Ho pensato in quella prima estate:
fossi io la fede sceglierei te come fortezza.
le beatitudini della mente, Einaudi 2013
Tan ri tëmp te chësc altonn nia da mudé,
zënza palsa la plöia. Mia orela cürta danter ciarü y frëit,
rodi iö cër ćiasa ia, sciöche a spazier te raiun forest,
por tan che sëmena oramai pestada fora,
scomöi i vari śëgn plö co mai.
Vëgneste tö, val’un, incö a me ciafè?
Te chësc lüch co ghira sciöche unica compagna la fedelté.
Insciö sunsi sentada sön banch dan porta, nagules timples.
Tres sunsi iö ćiamò chilò, sciöche te n ofize d’onur.
Mi pëgn por chësc podest, la surité.
È difficile tempo in questo autunno che non si cambia,
senza riposo la pioggia. Mia ricreazione tra nebbia e freddo,
mi muovo intorno a casa, come a passeggio su terra estranea,
e per quanto sia questo un sentiero battuto
rompe il passo ora più che mai.
Vieni tu, qualcuno, oggi a farmi visita?
In questo maso che esige la fedeltà come unica compagna.
Così sto seduta davanti alla porta, gli umidi garofani.
Qui sono, ancora e sempre in una mansione d’onore.
Ed è il pegno per questo pergamo la solitudine.
Nauz, Il Ponte del Sale 2017
delle solitudini I
Eppure lo vedo, resistente rimanermi accanto,
il delirio di personalità è una catena di montaggio
tra la condizione di chi è solo e il bisogno di comunicazione.
È voce persa la mia, che si trasforma in emozione
anche quando non è richiesta.
Curato ciò che appare e lì dietro le incisioni nel volto,
nell’universo dei discorsi e delle parole scritte
la solitudine non è isolamento, non è isolamento la solitudine,
che potrà anche essere espansione del verso
ma rimane capitolazione dello spirito.
sincope, Einaudi 2018
vultus
Considera questa faccia tu che mi stai davanti, valutami.
Percorri questo luogo, presentami i tuoi strumenti
e misura la mia espressione.
Prendi la larghezza, unisci la sua lunghezza alla profondità
dei miei occhi, del loro sguardo fin dove finisce.
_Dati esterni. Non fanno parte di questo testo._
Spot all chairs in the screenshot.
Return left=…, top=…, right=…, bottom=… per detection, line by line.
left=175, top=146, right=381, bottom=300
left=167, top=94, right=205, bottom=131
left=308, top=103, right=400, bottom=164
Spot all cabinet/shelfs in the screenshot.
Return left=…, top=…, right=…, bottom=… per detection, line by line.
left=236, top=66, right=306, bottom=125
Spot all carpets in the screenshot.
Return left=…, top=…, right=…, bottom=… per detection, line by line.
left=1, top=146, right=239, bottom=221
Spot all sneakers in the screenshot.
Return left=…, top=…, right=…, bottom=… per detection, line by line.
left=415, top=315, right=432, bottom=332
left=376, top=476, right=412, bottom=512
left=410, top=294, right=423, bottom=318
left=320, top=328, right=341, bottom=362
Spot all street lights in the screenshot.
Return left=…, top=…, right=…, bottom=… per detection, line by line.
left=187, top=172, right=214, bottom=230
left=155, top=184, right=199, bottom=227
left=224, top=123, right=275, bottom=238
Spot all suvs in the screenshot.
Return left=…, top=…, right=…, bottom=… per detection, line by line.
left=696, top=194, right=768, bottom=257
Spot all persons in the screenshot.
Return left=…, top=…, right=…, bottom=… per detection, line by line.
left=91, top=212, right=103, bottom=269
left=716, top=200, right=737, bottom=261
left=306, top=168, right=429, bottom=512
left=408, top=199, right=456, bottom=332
Misurami la bocca, aprimi le labbra e prova a guardare dentro,
esplorami. Nelle profondità della parola e della mia lingua,
in quella che tu non potrai capire.
Disegnami una carta addosso, fai di me la tua topografia
e calcami, giudicami ogni volta che pensi sia giusto farlo. Riproponimi.
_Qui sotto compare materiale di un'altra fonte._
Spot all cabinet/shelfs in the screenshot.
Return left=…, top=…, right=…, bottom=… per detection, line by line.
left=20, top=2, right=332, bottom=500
Misurami l’udito, parlagli, digli cosa pensi, chi io sia.
Consacra per questo attimo il tuo giudizio alla mia pelle,
poiché vedi? Io ti do tutto ciò che sono, la mia nudità in questo volto.
Unisciti ai miei capelli, porgimi la tua vanità e intrecciala al mio essere,
questa mente che tu non vedi, questo pensiero che tu non senti,
la mia lingua che tu non ascolti. Ciò che io vedo e che tu non guardi,
e così il mio ascolto che tu non odi.
Del giorno e mentre dormo, sarai tu la mia consapevolezza,
perché tu mi venga incontro, che tu mi ami, che tu mi baci,
che tu mi guardi. Che tu mi guardi.
sincope, Einaudi 2018
sincope I
Lì in fondo ad ogni ultimo verso
improvvisa è la perdita di coscienza.
Lettore, io emetto suoni su tempi deboli,
che siano essi di giorni riposti o demenza,
così l’alcol, così l’amore e la morte.
Sono queste le mie verità,
lasciano le visioni accese persino al gelo notturno.
Che nella notte, io le rumino.
ma nel giorno, io di loro mi alimento.
sincope, Einaudi 2018
della lingua I
oppure dei versi troppo lunghi
Troppa vegetazione sul terreno dalle molte lingue.
Ho il verde in bocca che mi crea palude, accresce i sentimenti,
l’umido pensare e la lingua, spinge in alto un velario di mosche.
E sotto, lì sotto alla lingua, mio vero teatro, si svolgono le parole. Troppe parole.
Sconnesse abitudini le paranoie. Mi succede in bocca la confusione mentale.
Fuori le risate, a volte il pianto, durano un solo giorno.